Amex Gains Fed Approval to Become Bank Holding Company

WASHINGTON — American Express Co. and its travel arm will become the latest converts to the bank holding company charter, the Federal Reserve Board said late Monday.

In approving the applications of Amex and American Express Travel Related Services Co. Inc. to become bank holding companies, the companies will enjoy access to a range of liquidity facilities in exchange for tougher oversight from the Fed. The approval should also ease access for Amex to funds from the Treasury Department's Troubled Asset Relief Program.

The Fed said its approval is dependent on the conversion of Amex's industrial loan company, American Express Centurion Bank, to a traditional bank.

The conversion comes less than two months after Wall Street giants Goldman Sachs and Morgan Stanley successfully petitioned the Fed to become bank holding companies.

In addition to the $25.3 billion-asset ILC, Amex also controls a $25 billion-asset thrift that mostly engages in credit card lending, according to the Fed.
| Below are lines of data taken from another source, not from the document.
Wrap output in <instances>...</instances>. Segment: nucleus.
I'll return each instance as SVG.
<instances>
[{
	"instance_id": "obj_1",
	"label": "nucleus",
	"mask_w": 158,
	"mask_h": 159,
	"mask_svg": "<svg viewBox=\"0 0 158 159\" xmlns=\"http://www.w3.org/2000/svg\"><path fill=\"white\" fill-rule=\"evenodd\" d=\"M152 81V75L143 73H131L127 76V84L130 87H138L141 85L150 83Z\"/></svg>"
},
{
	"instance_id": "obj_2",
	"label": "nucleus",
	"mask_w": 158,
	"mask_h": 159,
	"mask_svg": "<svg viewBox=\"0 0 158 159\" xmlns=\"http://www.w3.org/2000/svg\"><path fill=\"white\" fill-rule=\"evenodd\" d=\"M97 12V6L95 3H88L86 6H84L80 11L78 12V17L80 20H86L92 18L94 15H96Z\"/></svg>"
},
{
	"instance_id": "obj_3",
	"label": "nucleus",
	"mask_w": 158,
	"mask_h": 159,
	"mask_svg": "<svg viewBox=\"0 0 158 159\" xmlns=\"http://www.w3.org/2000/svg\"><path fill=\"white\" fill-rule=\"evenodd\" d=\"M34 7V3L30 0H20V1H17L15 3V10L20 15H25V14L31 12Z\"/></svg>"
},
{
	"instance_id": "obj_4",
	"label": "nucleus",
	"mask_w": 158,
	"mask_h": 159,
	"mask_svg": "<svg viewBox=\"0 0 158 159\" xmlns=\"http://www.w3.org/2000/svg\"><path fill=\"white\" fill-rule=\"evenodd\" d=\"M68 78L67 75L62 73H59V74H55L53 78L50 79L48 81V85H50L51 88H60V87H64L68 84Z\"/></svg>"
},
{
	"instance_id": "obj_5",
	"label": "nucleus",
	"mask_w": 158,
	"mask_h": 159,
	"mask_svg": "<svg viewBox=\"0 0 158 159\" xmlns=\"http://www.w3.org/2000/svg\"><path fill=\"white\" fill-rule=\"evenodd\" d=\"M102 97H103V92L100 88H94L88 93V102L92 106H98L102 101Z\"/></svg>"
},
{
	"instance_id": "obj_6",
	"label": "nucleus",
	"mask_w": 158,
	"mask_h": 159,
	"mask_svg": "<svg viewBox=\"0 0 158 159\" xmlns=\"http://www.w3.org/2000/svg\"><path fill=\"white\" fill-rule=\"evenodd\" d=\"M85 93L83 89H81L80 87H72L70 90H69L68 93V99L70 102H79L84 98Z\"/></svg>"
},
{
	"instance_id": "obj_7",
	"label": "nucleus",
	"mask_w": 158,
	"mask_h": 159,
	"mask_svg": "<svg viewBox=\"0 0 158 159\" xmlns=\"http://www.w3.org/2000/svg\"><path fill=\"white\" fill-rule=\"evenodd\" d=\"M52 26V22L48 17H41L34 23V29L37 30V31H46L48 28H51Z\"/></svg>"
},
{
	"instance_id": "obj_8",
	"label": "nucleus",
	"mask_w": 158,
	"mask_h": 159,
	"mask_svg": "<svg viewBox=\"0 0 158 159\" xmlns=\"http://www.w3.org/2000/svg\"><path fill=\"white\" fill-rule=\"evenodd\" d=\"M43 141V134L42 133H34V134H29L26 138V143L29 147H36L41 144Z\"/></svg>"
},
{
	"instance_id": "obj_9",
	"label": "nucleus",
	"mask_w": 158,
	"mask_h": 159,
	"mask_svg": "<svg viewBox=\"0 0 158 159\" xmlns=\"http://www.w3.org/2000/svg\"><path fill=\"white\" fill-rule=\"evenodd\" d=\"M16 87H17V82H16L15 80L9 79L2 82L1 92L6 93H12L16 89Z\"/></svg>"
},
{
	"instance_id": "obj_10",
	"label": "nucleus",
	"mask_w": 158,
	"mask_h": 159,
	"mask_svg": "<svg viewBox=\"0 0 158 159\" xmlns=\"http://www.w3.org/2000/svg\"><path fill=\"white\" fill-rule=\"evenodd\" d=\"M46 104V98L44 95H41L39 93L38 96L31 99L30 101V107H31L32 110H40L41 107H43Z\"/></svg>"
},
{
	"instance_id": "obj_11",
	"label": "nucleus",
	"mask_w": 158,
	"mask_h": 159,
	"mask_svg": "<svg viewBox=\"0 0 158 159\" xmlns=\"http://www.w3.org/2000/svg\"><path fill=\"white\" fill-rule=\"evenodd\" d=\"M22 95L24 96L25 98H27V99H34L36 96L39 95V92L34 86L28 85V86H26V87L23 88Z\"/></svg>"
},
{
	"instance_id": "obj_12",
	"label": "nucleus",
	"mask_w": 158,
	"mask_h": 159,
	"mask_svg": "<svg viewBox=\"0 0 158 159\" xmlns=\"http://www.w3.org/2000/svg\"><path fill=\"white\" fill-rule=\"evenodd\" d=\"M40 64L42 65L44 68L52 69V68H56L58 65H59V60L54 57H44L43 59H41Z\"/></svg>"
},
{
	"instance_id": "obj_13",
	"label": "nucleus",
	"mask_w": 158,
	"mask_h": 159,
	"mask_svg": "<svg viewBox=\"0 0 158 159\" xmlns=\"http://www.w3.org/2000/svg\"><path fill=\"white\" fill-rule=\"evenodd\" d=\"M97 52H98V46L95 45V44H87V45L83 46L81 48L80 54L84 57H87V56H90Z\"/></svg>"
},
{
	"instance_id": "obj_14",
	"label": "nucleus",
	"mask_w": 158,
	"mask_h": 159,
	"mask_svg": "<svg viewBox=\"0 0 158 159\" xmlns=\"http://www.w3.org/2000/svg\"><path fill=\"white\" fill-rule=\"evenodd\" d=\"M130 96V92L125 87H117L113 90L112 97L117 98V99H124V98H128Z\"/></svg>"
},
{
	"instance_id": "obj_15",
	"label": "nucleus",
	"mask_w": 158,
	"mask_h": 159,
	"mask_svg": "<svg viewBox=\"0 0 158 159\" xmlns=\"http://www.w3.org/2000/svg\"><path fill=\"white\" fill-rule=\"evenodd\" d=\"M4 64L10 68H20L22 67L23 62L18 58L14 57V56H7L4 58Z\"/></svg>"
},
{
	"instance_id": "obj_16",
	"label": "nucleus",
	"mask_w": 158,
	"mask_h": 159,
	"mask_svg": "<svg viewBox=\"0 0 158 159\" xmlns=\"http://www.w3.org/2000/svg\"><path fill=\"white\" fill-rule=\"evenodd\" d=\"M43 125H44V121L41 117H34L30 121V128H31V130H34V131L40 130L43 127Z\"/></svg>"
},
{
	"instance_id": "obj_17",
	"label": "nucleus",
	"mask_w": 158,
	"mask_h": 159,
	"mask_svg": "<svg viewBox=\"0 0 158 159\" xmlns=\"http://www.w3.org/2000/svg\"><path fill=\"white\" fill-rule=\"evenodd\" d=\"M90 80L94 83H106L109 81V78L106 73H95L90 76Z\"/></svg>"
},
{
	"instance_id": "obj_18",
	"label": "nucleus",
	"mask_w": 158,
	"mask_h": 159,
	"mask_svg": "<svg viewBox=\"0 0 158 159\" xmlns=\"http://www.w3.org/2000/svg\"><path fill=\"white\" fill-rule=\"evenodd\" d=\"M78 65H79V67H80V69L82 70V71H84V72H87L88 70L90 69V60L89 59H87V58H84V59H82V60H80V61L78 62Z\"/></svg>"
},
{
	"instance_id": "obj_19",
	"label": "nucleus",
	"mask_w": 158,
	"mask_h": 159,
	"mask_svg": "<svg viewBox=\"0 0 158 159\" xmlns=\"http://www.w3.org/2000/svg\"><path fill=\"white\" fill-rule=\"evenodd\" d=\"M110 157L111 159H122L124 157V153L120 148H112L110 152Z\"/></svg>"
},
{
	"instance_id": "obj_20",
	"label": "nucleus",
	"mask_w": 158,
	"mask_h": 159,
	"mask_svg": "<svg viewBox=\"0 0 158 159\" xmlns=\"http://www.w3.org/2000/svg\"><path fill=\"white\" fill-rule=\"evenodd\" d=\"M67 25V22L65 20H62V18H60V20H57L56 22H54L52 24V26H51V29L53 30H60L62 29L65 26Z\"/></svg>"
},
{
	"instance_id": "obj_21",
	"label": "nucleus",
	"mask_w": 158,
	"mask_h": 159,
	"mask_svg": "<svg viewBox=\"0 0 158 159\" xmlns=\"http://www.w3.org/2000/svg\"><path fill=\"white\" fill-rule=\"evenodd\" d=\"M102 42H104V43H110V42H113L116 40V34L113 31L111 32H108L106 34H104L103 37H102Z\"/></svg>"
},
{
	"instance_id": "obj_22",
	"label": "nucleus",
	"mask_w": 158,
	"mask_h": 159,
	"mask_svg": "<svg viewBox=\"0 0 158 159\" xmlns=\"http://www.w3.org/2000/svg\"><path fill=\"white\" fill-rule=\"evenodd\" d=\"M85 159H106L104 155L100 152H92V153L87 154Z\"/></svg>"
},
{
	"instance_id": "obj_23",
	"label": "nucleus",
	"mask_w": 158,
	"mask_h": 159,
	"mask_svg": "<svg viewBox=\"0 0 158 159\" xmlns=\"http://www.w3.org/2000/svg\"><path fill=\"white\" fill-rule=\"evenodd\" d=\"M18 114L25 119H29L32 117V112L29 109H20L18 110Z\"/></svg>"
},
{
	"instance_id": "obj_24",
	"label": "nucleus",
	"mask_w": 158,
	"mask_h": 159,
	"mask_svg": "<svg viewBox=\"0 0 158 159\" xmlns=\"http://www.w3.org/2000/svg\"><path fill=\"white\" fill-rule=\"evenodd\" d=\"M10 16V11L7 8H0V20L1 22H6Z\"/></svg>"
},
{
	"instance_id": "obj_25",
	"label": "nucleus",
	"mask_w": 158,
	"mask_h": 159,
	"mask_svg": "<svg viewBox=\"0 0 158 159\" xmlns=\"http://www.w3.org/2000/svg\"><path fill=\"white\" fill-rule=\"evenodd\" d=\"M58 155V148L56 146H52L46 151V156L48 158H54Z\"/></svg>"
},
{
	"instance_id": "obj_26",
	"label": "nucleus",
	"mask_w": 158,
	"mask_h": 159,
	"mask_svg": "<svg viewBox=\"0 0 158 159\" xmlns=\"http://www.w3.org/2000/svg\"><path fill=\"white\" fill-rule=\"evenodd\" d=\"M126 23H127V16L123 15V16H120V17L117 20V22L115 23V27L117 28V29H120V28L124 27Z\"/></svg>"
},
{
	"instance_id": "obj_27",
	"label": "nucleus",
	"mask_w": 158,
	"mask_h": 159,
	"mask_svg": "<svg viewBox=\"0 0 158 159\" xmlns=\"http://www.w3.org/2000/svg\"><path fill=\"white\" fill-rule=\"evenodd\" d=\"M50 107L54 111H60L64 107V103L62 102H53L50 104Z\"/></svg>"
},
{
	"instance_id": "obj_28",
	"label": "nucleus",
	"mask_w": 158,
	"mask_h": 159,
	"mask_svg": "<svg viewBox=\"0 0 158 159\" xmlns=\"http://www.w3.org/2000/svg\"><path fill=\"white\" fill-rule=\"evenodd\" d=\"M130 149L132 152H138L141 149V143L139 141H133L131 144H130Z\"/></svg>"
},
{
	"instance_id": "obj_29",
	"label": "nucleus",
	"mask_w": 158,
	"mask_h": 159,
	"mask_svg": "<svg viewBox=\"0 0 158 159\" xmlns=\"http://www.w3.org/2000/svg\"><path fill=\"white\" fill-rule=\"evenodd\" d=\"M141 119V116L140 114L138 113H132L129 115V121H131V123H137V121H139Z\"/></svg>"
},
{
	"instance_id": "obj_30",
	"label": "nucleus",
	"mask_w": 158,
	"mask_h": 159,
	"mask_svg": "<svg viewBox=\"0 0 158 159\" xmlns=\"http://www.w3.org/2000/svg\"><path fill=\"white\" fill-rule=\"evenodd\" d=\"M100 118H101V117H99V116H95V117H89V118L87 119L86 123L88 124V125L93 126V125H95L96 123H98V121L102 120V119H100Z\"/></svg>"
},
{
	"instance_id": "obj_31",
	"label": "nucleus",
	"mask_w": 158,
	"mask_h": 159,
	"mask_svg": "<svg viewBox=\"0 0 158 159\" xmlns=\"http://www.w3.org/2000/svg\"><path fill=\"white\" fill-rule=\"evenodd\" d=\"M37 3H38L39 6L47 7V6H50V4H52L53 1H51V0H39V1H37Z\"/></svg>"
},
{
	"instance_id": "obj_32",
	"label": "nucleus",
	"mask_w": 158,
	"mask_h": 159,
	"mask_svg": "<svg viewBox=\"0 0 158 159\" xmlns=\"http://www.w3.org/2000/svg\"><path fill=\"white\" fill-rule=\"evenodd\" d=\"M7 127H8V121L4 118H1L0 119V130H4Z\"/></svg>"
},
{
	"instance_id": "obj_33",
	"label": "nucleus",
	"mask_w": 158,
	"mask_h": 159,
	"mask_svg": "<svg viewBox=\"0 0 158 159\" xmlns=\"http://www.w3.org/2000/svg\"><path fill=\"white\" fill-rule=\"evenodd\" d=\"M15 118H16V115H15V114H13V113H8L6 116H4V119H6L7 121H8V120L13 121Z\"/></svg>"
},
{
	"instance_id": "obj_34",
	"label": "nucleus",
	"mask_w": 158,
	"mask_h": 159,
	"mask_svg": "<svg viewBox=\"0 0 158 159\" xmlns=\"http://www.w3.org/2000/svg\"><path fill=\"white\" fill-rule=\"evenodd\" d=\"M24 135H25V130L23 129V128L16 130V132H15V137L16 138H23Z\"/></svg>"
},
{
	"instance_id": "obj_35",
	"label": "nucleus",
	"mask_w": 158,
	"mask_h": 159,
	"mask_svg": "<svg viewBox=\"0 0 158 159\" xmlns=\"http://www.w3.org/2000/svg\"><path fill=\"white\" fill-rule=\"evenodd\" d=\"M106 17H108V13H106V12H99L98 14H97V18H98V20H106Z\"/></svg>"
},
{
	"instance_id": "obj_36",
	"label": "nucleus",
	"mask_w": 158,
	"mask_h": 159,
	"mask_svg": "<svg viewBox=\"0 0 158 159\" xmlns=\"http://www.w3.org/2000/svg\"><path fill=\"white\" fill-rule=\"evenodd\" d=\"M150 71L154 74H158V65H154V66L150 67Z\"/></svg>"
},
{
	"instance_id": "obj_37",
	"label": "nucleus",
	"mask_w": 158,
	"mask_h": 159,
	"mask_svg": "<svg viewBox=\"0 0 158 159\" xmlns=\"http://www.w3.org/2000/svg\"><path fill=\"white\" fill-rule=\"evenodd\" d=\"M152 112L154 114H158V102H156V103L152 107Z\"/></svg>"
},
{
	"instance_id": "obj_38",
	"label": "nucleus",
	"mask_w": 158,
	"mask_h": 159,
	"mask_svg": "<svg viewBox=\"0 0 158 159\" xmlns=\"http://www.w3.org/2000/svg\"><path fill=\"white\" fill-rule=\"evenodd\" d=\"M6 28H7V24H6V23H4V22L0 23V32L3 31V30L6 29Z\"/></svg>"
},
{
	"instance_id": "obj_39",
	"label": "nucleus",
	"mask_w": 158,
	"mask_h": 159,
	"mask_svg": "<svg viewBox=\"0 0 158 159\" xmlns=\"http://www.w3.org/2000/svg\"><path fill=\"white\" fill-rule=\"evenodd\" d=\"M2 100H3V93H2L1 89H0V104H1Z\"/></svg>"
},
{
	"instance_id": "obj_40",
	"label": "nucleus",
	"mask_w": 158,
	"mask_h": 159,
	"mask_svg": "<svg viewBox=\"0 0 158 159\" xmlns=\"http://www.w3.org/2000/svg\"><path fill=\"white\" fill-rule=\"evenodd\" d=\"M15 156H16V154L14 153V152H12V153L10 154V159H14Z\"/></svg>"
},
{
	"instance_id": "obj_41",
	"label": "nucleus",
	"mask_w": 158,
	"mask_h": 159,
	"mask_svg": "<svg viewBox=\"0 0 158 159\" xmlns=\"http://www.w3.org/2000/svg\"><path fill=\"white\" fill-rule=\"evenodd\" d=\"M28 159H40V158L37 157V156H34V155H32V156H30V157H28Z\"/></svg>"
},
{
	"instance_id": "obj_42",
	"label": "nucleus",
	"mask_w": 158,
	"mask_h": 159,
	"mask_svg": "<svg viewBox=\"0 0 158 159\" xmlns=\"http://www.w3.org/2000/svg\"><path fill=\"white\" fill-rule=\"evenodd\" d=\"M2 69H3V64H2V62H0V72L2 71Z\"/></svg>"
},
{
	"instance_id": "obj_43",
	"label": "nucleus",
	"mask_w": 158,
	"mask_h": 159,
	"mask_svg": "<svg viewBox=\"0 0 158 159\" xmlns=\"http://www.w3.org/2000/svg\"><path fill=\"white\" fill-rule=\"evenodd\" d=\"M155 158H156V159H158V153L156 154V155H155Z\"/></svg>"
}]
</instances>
Both are based in Salt Lake City, Utah.

The conversion comes roughly two weeks after Amex executives expressed reservations about acquiring a retail bank to help with liquidity concerns. "As we look at becoming, if you will, a retail bank, we think there are other things that go with that, that concern us," Amex chairman and chief executive Kenneth Chenault said on a Oct. 20 investor call.